Meine Gedanken sprangen wild von einer Ecke in meinem Kopf in die andere, ich wusste nicht was passiert. Mein Herz hämmerte in der Brust und ich konnte nicht unterscheiden ob es die Anstrengung vom Sprint hier hoch war oder die Tatsache das Yoongi frei war und hier sein könnte, vielleicht haben mir die anderen deshalb so viel vor gemacht und vielleicht hat mein Vater mir das deshalb auch erzählt.
"Das kann doch nicht stimmen oder? Wieso sollte er sich so um mich Sorgen?" murmelte ich zu mir selbst um alles zu begreifen, aber das einzige was sich im Moment Real an fühlte waren die Kopfschmerzen die sich langsam bemerkbar machten.
Mit Daumen, Zeigefinger und Mittelfinger begann ich die Stelle an meiner Stirn zu massieren. Irgendwo hab ich mal gelesen dass das helfen soll, jedoch fühlte es sich eher wie Verzweiflung an als alles andere.

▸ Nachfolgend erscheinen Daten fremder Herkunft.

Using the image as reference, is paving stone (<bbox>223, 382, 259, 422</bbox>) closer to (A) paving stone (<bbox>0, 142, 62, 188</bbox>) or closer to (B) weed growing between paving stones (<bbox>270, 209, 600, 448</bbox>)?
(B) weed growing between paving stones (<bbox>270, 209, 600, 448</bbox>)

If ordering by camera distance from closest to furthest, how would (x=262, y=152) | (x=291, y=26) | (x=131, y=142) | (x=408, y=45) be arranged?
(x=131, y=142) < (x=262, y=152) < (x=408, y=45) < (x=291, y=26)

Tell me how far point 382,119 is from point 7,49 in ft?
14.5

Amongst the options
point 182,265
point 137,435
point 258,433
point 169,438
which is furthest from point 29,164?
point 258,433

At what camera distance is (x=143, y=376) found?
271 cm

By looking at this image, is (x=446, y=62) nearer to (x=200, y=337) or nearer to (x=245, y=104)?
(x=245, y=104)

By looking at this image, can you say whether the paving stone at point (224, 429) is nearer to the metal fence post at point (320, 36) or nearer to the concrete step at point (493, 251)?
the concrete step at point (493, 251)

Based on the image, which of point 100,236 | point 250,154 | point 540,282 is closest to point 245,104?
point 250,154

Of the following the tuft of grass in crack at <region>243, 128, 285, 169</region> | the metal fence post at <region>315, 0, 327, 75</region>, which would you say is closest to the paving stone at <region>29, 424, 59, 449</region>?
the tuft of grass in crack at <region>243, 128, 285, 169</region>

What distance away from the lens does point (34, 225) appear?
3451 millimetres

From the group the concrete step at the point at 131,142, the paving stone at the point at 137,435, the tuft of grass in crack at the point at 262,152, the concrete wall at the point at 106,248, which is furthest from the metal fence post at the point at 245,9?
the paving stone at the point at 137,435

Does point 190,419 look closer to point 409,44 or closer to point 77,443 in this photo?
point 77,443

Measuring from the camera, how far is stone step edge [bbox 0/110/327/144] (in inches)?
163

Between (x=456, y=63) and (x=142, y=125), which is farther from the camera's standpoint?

Draußen war der Himmel blau, keine einzige Wolke trieb sich am Horizont herum und die Sonne warf ihre warmen Strahlen auf unsere Erde und auch auf mein Gesicht.
Zu dieser Zeit hatte ich meist für zwei Stunden die Sonne in meinem Zimmer und besonders jetzt badete ich mich in ihrem warmen Licht welches die dunklen Gedanken, Sorgen und Gefühle in meinem Inneren vertrieben. Zumindest für den kurzen Moment.
Die Stille in meinem Zimmer fühlte sich an wie Musik in meinen Ohren und ließ das alles erstmal sacken, für den Rest des Tages brauchten die anderen nicht mehr mit mir zu rechnen, so viel steht fest.
Nach ein paar Minuten Entspannung klopfte es an meine Tür und sofort besetzten mich die negativen Gedanken wieder "Geh weg! Ich will alleine sein!" rief ich um die unbekannte Person hinter meiner Tür gleich wieder zu vertreiben, aber mein sechster Sinn teilte mir mit das die Person nicht daran dachte zu gehen. "Ich weiß das du noch da bist! Ich will jetzt nicht reden.." wiederholte ich meine Bitte, aber die Türklinke meldete sich zu Wort und mit einem leisen knarren ging die Tür auf.
Ein kühler Windstoß kam bei mir an, aber trotzdem drehte ich mich nicht um.